TASK OBJECTIVE
Go through the data below and transcribe it exactly. Omit the images.

DATA EXCERPT
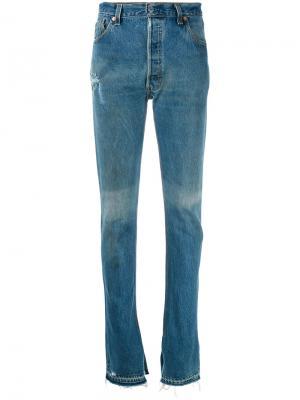 Расклешенные джинсы с потертой отделкой Re/Done. Цвет: синий
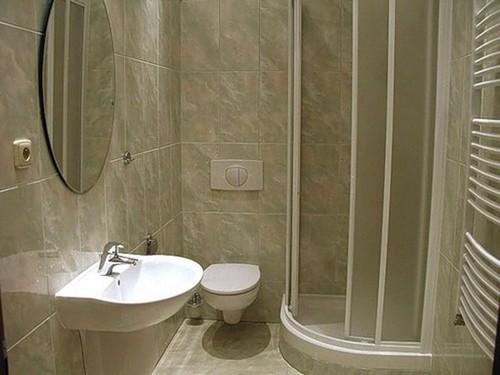 Светлые тона в оформлении небольшой ванной комнаты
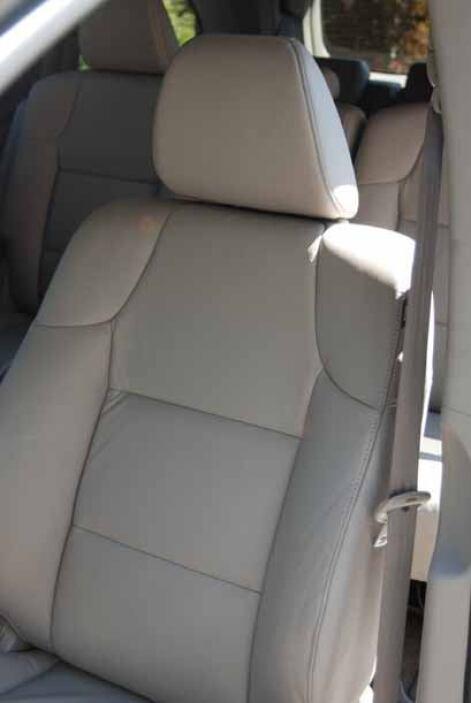 Los asientos delanteros tienen soporte lumbar y diez opciones de ajuste.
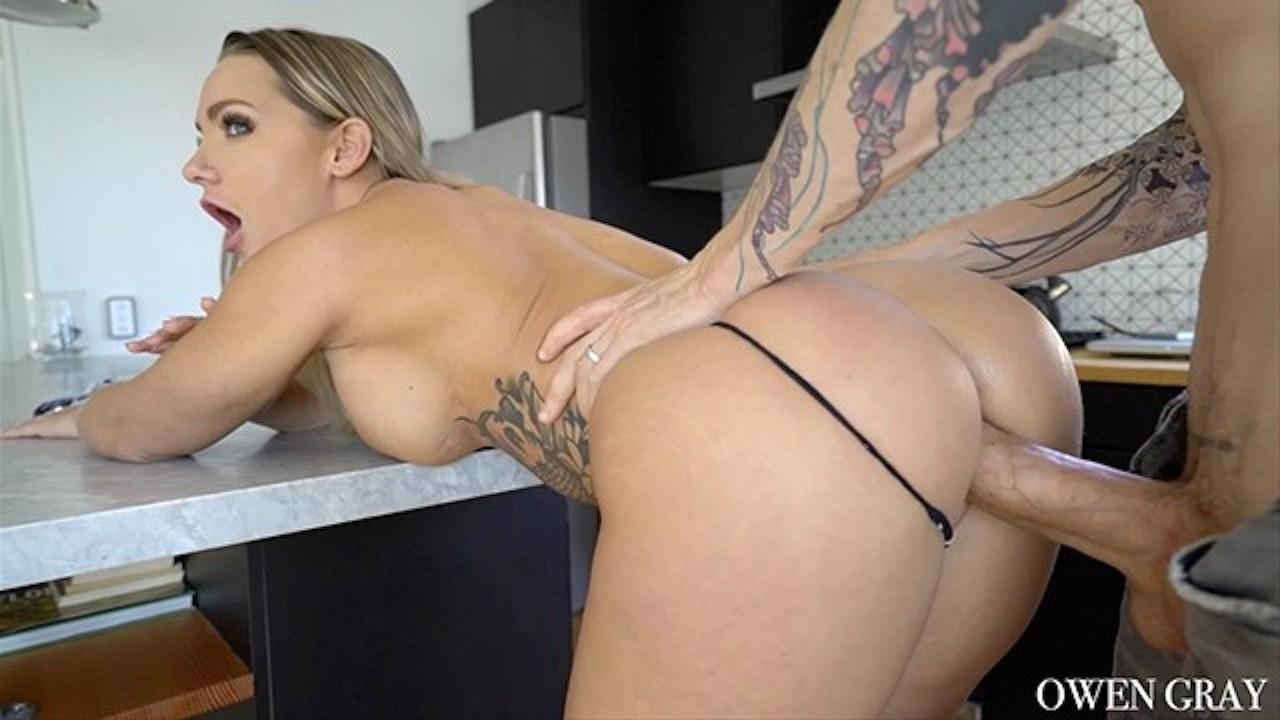 nude sex james bond girls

YOUR RESPONSE
 Расклешенные джинсы с потертой отделкой Re/Done. Цвет: синий
 Светлые тона в оформлении небольшой ванной комнаты
 Los asientos delanteros tienen soporte lumbar y diez opciones de ajuste.
 nude sex james bond girls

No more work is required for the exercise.